Federal Aviation Administration
Issue: Washington, DC, Metropolitan Area Special Flight Rules Area. The Federal Aviation Administration (FAA) issued the proposed rule on the Washington, DC, metropolitan area special flight rules area on August 4, 2005. This proposed rule would essentially codify current flight restrictions for certain aircraft operating in the Washington, DC, metropolitan area that were adopted in the wake of the terrorist attacks of September 11, 2001. The proposed rule would create a special flight rules area (SFRA) around Washington, DC, and impose flight operation requirements on aircraft operations within that area. These provisions would generally require aircraft operators to: 1) file and activate a flight plan before entering (or re-entering) the restricted area; 2) maintain radio communication with air traffic control; and 3) obtain and display a discrete transponder code while operating within the area. The FAA has concluded that while these restrictions are likely to cause considerable burdens to both air traffic control and the aviation industry within the affected area, they are needed for security reasons. Small businesses expressed serious concerns about the impact of the proposed rule on small aviation businesses operating within the area.
This proposed rule was discussed during Advocacy’s regular aviation safety roundtable on October 20, 2005. In response to comments raised by small businesses, Advocacy filed a public comment letter with the agency on February 6, 2006, recommending that the FAA carefully consider small business comments and alternatives to its proposed rule, and publish a revised IRFA for additional comment before finalizing the rule.
Issue: Thermal/Acoustic Insulation Installed on Transport Category Airplanes Rule. The FAA issued its final Thermal/Acoustic Insulation rule in 2003, with a compliance date of September 2, 2005. The rule was intended to apply to the replacement of thermal insulation blankets used on the fuselage of airplanes. However, before the final compliance date, industry representatives became aware that some of the language in the rule was ambiguous and that the rule, as written, would have had a much broader impact than originally envisioned. This would have meant that far more airplanes and components would have been subject to the rule, and that entire inventories of spare parts would have been rendered unusable.

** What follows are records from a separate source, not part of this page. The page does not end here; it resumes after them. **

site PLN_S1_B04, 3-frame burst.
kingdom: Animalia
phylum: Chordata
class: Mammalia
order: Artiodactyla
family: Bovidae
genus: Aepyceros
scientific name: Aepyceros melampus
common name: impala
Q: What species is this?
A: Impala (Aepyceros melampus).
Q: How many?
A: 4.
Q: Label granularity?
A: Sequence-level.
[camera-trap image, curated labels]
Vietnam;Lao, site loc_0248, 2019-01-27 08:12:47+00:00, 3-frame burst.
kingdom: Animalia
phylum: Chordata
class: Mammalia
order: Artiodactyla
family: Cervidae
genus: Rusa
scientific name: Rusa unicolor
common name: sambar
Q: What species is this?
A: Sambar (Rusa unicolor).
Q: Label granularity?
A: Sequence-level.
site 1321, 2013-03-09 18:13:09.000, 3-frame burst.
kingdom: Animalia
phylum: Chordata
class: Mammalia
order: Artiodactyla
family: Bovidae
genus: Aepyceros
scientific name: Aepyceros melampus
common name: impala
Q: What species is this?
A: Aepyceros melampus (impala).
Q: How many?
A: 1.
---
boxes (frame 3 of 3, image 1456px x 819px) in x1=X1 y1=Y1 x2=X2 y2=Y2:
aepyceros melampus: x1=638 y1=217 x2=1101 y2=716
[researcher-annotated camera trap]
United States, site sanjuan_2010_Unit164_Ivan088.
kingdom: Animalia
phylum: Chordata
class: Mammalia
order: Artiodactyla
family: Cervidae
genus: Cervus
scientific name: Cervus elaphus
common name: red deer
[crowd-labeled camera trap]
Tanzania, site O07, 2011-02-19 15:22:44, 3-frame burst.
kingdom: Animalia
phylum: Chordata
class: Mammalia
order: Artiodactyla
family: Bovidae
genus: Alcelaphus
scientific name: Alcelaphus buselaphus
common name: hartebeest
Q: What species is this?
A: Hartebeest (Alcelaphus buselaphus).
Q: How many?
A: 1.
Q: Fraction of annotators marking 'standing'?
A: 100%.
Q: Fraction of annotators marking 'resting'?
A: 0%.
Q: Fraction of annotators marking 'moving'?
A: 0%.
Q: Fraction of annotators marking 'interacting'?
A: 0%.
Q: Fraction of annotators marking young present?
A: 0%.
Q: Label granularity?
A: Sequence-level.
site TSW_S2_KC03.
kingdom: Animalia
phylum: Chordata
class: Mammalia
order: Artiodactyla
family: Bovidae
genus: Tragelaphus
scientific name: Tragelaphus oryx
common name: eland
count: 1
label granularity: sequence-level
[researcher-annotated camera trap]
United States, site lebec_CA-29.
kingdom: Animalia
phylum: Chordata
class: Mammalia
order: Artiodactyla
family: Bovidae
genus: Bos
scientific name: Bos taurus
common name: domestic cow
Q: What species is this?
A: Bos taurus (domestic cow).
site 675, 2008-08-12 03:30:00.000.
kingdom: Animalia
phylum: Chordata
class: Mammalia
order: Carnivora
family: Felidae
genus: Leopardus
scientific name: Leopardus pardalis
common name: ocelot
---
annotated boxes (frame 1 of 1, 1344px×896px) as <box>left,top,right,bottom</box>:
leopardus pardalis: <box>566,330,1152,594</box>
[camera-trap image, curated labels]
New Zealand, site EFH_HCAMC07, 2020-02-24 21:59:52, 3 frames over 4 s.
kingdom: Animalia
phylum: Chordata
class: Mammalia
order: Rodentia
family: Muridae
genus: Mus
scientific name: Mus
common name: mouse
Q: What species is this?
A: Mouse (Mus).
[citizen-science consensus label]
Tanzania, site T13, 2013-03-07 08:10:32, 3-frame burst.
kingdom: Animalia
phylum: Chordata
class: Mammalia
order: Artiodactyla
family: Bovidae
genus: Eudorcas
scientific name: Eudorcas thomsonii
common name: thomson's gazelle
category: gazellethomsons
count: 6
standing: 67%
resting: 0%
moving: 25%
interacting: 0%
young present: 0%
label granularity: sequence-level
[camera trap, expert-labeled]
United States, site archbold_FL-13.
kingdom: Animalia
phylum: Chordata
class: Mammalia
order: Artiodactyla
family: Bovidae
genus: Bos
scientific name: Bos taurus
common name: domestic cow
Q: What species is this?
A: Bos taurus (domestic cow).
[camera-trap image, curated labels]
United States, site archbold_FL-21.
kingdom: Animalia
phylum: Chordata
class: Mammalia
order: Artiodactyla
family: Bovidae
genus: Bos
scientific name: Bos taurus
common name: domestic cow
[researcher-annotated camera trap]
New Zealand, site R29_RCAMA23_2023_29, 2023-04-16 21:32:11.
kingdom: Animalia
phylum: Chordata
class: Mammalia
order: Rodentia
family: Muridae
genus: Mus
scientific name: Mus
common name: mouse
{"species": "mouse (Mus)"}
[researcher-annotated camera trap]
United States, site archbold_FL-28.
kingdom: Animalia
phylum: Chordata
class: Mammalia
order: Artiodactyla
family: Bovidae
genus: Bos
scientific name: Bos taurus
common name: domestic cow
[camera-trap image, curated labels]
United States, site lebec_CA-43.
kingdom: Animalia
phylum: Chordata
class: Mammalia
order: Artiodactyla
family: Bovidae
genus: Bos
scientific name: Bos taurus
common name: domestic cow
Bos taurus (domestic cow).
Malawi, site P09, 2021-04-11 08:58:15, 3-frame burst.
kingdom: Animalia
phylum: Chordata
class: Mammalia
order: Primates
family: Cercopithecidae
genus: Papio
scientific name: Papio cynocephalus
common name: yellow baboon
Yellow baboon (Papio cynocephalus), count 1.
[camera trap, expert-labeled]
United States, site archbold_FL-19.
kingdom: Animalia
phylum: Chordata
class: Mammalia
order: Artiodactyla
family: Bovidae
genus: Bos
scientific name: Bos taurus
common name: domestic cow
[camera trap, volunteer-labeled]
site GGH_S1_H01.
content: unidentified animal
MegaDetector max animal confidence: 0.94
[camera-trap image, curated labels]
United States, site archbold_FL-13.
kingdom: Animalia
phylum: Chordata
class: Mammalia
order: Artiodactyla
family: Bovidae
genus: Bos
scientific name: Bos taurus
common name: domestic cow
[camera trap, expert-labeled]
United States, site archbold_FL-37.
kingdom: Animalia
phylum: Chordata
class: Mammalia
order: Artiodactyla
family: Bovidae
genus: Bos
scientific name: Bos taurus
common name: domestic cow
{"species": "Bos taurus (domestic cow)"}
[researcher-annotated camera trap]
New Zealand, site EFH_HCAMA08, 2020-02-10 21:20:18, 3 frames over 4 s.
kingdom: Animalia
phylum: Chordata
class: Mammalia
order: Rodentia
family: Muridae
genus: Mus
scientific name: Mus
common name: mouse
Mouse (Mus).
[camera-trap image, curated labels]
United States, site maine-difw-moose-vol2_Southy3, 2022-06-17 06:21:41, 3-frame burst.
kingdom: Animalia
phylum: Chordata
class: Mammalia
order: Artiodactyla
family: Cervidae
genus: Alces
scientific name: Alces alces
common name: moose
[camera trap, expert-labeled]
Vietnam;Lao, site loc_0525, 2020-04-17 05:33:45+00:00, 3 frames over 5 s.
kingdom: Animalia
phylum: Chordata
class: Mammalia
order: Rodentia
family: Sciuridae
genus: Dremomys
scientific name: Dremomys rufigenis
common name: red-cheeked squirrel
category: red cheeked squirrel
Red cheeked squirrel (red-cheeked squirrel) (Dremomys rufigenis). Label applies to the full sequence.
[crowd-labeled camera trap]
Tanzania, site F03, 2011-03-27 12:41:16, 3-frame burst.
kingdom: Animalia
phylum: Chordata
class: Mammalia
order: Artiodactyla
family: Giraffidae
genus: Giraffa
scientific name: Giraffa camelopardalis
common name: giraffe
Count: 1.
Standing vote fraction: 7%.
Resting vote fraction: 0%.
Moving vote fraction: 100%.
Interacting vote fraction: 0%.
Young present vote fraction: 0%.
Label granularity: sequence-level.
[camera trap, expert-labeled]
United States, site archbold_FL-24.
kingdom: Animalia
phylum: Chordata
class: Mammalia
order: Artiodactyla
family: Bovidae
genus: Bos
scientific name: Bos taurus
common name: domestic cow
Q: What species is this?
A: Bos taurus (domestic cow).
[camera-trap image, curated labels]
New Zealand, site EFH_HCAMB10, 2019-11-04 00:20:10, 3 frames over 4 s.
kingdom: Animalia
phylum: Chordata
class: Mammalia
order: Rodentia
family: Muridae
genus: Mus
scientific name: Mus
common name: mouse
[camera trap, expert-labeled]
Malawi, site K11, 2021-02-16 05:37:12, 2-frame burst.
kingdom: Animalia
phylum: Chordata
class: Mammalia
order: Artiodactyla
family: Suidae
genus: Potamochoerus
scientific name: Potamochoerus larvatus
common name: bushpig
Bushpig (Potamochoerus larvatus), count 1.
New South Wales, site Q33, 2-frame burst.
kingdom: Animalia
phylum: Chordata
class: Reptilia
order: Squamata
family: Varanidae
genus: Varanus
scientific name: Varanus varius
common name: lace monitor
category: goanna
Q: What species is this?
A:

Small business representatives raised the issue of FAA’s final Thermal/Acoustic Insulation rule during Advocacy’s regular aviation safety roundtable on July 14, 2005. In response, Advocacy helped organize a meeting with FAA personnel to discuss the rule and the ambiguities in the language. Based on these discussions, the agency agreed that the rule required clarification and agreed to issue a revised regulation.
On December 30, 2006, FAA issued a revised final rule that narrowed the original rule’s scope and exempted certain airplanes and components. Because the final rule narrowed the scope (and therefore the cost) of the original rule, the agency did not perform an economic analysis. However, industry representatives estimated cost savings of $149 million ($74 million in certification costs and $75 million in inventoried spare parts) from the revisions.